(Image-caption web data)
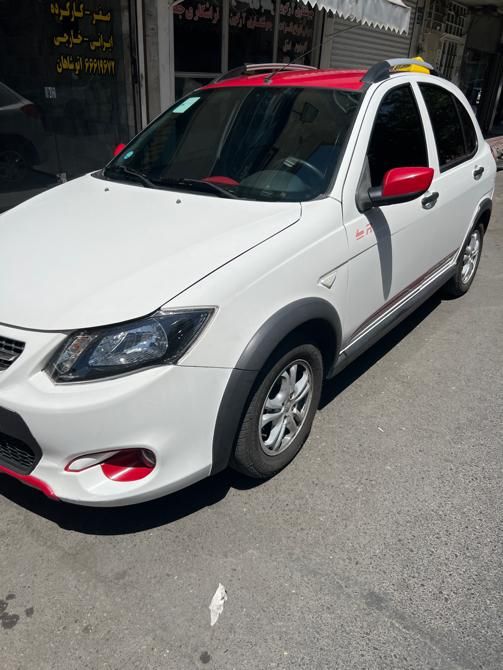 کوییک R دنده‌ای - 1400
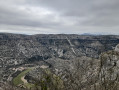 Cirque de Navacelles et Moulins de la Foux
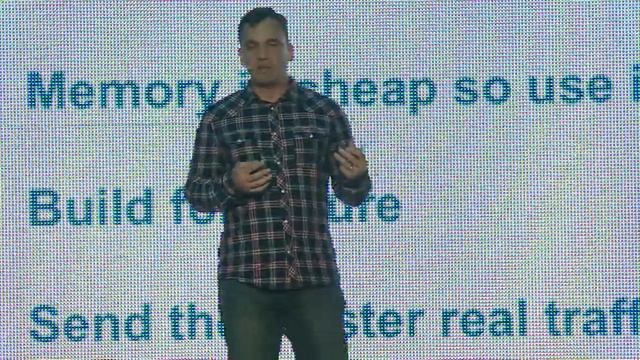 Software analytics with Project Rubicon:New Relic FutureStack 13 смотреть онлайн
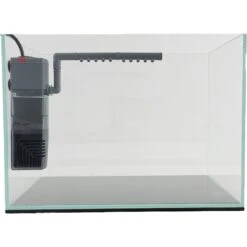 Lifegard Submersible Nano Filter With 92 Gph Pump, Gray, 30-gal -Plax Penn Shop 890606 PT3. AC SS1800 V1686842303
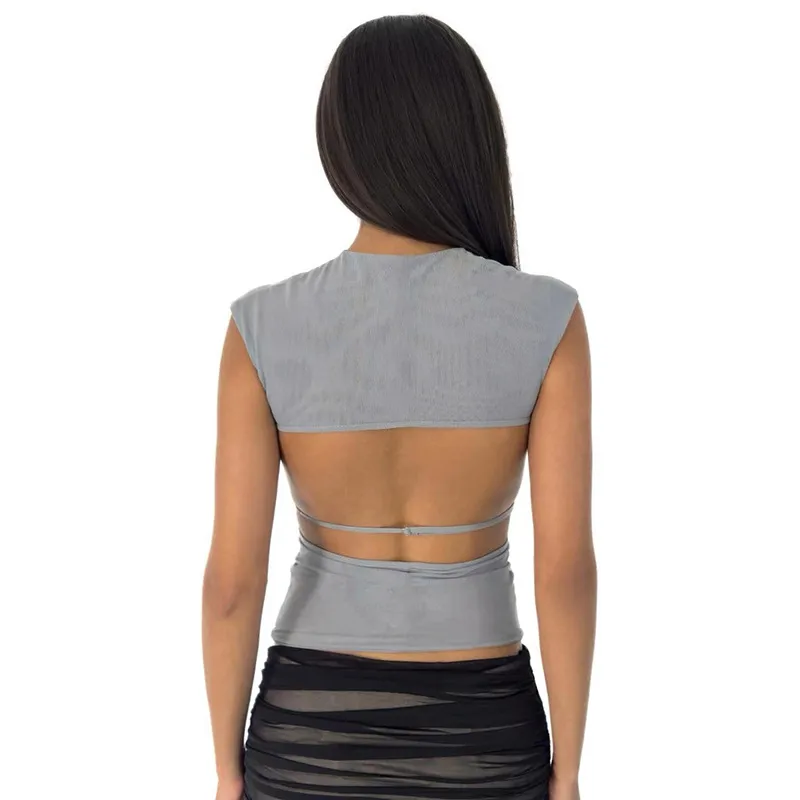 Women's T-shirt Short Sleeve T-Shirts Wind British Style Solid Color display picture 8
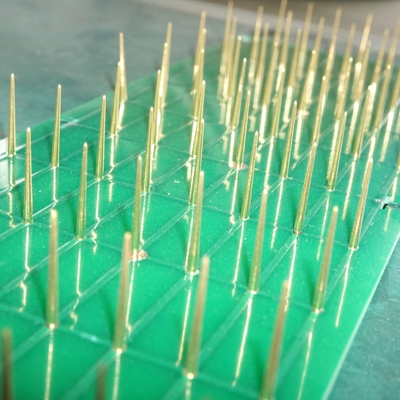 좋은 가격 Customizable Multi Form Emitter Heads For Ion Generators High Durability 온라인으로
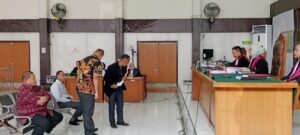 Mantan Kasi Pidsus Kejari Palembang Jadi Saksi Kasus Dugaan Korupsi Gratifikasi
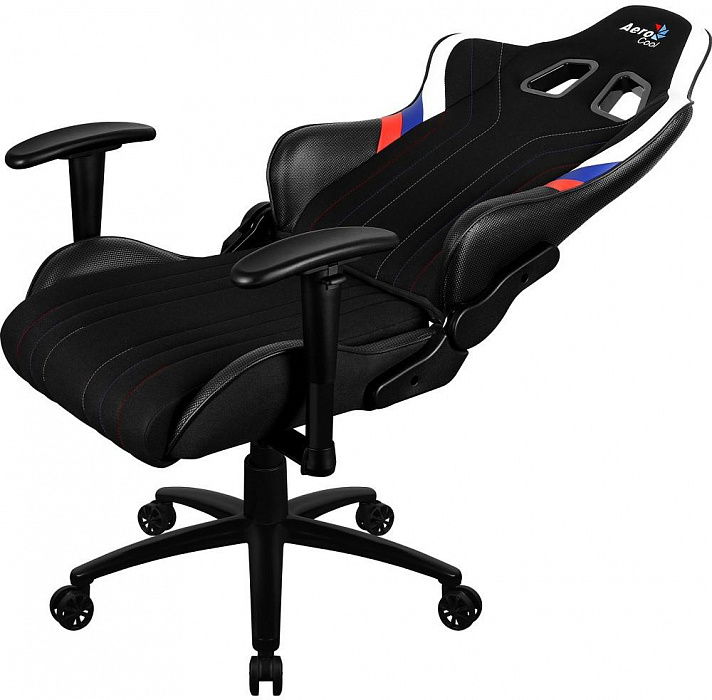 Игровое кресло Aerocool AERO 1 Alpha (RUS) купить в интернет-магазине icover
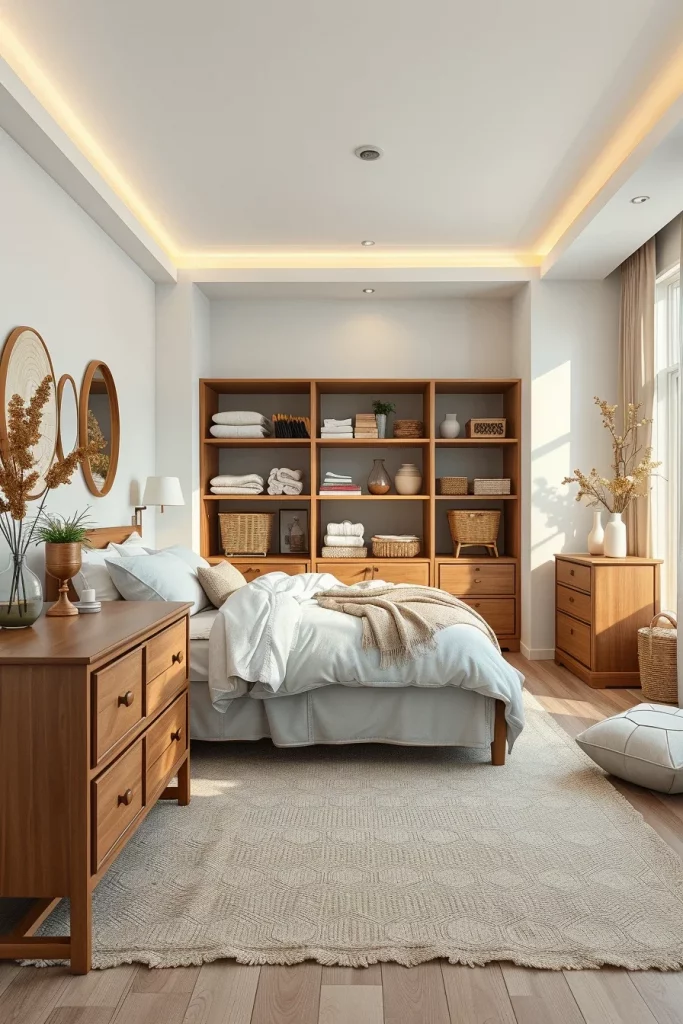 57 Organic Textiles For Bedrooms To Create A Cozy And Sustainable Retreat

## PROMPT
Extract the run of lines beginning with the line that holds "Cirque de Navacelles et Moulins de la Foux" and ending at the last line of the data, inclusive. Exclude any pictures from the copy.

## REPLY TO THE TASK
 Cirque de Navacelles et Moulins de la Foux
 Software analytics with Project Rubicon:New Relic FutureStack 13 смотреть онлайн
 Lifegard Submersible Nano Filter With 92 Gph Pump, Gray, 30-gal -Plax Penn Shop 890606 PT3. AC SS1800 V1686842303
 Women's T-shirt Short Sleeve T-Shirts Wind British Style Solid Color display picture 8
 좋은 가격 Customizable Multi Form Emitter Heads For Ion Generators High Durability 온라인으로
 Mantan Kasi Pidsus Kejari Palembang Jadi Saksi Kasus Dugaan Korupsi Gratifikasi
 Игровое кресло Aerocool AERO 1 Alpha (RUS) купить в интернет-магазине icover
 57 Organic Textiles For Bedrooms To Create A Cozy And Sustainable Retreat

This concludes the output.